I tried to give it explicit prompts for things like /speckit.specify calls and such, but the LLM always managed to churn out more than I expected.
It left me wondering: do I read and focus on understanding the specs while counting on the code to be fine as long as the spec-driven tests pass? Or am I just using this to gather all of my ad hoc prompting into one process that is better documented for posterity and that means that I need to keep reviewing all of the output code?
Honestly, perhaps I am not working on the right size projects, but neither of those possibilities seems to save me effort or eye moisture.
How much is this going to cost me exactly?
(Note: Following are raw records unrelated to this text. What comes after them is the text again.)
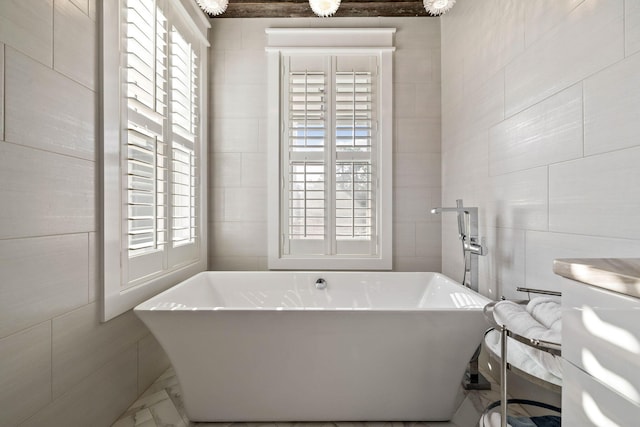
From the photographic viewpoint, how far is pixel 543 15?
143 centimetres

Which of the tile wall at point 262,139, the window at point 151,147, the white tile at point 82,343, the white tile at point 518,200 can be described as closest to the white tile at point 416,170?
the tile wall at point 262,139

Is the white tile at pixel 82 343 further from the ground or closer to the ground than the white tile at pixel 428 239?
closer to the ground

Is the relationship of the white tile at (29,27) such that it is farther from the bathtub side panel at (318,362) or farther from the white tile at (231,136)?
the white tile at (231,136)

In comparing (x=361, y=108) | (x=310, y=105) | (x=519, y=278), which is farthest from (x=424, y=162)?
(x=519, y=278)

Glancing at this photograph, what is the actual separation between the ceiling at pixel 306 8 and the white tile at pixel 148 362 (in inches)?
98.2

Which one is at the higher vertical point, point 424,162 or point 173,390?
point 424,162

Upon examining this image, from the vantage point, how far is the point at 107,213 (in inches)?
56.4

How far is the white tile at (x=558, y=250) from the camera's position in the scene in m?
1.08

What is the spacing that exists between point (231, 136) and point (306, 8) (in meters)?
1.19

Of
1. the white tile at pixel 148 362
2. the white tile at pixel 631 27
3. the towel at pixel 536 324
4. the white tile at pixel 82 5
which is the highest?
the white tile at pixel 82 5

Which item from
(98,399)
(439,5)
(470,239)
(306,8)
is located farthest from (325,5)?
(98,399)

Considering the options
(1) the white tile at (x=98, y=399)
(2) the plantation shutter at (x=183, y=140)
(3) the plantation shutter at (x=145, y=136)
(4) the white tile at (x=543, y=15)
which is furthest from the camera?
(2) the plantation shutter at (x=183, y=140)

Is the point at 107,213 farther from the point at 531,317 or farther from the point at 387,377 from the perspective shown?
the point at 531,317

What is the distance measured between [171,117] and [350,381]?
1848 millimetres
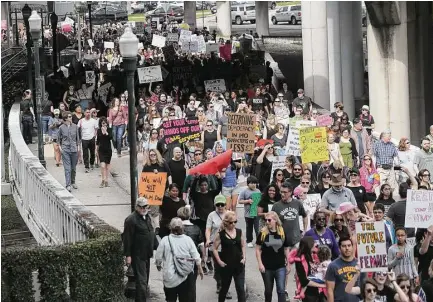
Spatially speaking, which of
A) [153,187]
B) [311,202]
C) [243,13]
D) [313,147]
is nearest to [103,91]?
[313,147]

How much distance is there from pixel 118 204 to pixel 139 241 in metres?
8.43

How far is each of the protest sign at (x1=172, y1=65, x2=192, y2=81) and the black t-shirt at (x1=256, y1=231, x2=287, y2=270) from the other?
25.8 metres

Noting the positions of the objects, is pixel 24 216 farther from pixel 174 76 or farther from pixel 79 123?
pixel 174 76

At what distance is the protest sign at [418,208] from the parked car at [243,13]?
8360cm

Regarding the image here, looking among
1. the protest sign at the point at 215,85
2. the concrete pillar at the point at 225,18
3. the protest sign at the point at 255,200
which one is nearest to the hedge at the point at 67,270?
the protest sign at the point at 255,200

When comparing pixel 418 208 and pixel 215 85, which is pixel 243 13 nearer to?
pixel 215 85

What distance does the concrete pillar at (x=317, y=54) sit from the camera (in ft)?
132

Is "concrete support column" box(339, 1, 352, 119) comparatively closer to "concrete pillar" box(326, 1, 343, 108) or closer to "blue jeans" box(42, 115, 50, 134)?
"concrete pillar" box(326, 1, 343, 108)

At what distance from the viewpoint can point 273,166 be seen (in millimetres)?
19297

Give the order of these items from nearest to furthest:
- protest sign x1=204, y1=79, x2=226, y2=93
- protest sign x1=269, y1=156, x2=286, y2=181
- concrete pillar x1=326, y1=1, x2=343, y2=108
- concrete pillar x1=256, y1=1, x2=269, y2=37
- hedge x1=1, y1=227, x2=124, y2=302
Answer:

Holy smokes did this chew through tokens. If you thought an LLM could get into the weeds when you gave it bite-sized, focused prompts, just wait until you ask it to manage these open-ended, multi-step queries. I appreciate that this is probably a Claude issue (or a me issue) but when I am prompting as part of my normal development flow I never see it spend 10 minutes querying the web over and over for an answer that appears immediately when I Google it manually. Anyway, it produces a ton of text, does a lot of research seemingly prompted by its own thinking, and the token count goes up faster than I could ever manage with old-school ad hoc prompting.
What is this solving?
The experience left me wondering about the point of SDD. I am familiar with the difficulty of finessing the finite context window as projects grow larger and larger. So perhaps this is intended to solve for that? In which case, I can't help but think that focusing on behind the scenes contextualization strategies would be a better fix than totally reworking the DX to move us another step away from the output.
Perhaps the goal is to elevate us to a higher abstraction level, turning the specs into the new programming language which gets compiled by LLM into what we used to think of as the human-level languages like Javascript.
That would be cool, except:
- Who the heck wants a stochastic compiler? Who trusts that output?
- Natural language isn't a great choice for specifying. Oh, that's OK, you say, because a clever LLM can grok the subtleties of the English language and interpret meaning as if you wrote it with an actual programming language? Please reread 1.
Conclusion: Playing "telephone" with bots
I came away from this experiment feeling like something didn't feel right. LLMs are a powerful tool, but given their non-determinism, we can't really trust them. So the idea that we can improve a process by chaining LLM calls together is akin to improving the accuracy of the children's game "telephone" by adding another child into the chain. It just increases your risk and misunderstanding surface area.
Of course, to reiterate, I know that it is early days both for the concept of SDD and my understanding of it. Consider these opinions to be a relatively hot take — I certainly do hope things develop in a direction that makes the utility more clear.